MATERIAL FOR THIS TASK
====================

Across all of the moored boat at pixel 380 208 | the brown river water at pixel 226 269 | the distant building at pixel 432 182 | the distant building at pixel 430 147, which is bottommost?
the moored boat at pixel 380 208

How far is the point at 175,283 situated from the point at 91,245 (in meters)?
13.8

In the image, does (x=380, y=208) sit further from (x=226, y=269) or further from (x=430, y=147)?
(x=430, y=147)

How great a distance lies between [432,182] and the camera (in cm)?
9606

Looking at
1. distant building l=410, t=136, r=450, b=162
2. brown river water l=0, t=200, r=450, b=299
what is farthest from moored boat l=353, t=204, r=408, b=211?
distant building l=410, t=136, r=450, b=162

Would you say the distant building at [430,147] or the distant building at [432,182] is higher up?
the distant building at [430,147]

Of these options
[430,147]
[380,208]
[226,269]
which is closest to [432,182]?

====================

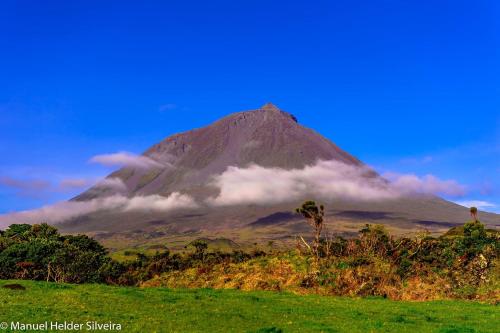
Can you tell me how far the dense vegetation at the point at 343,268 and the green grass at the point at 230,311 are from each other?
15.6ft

====================

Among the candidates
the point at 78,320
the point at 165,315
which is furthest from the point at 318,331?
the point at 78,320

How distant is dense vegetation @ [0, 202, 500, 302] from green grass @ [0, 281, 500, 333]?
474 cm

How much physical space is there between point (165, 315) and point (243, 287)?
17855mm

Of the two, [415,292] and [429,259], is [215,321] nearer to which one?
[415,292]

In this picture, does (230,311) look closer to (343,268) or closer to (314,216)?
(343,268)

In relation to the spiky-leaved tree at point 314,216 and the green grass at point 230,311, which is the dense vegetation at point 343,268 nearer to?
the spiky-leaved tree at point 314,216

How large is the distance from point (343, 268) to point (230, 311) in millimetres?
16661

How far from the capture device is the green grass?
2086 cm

====================

YOUR INSTRUCTIONS
Collect each line from the items above that contains the word "moored", and copy every such line in full.

ANSWER TO THE TASK
Across all of the moored boat at pixel 380 208 | the brown river water at pixel 226 269 | the distant building at pixel 432 182 | the distant building at pixel 430 147, which is bottommost?
the moored boat at pixel 380 208
what is farthest from moored boat l=353, t=204, r=408, b=211?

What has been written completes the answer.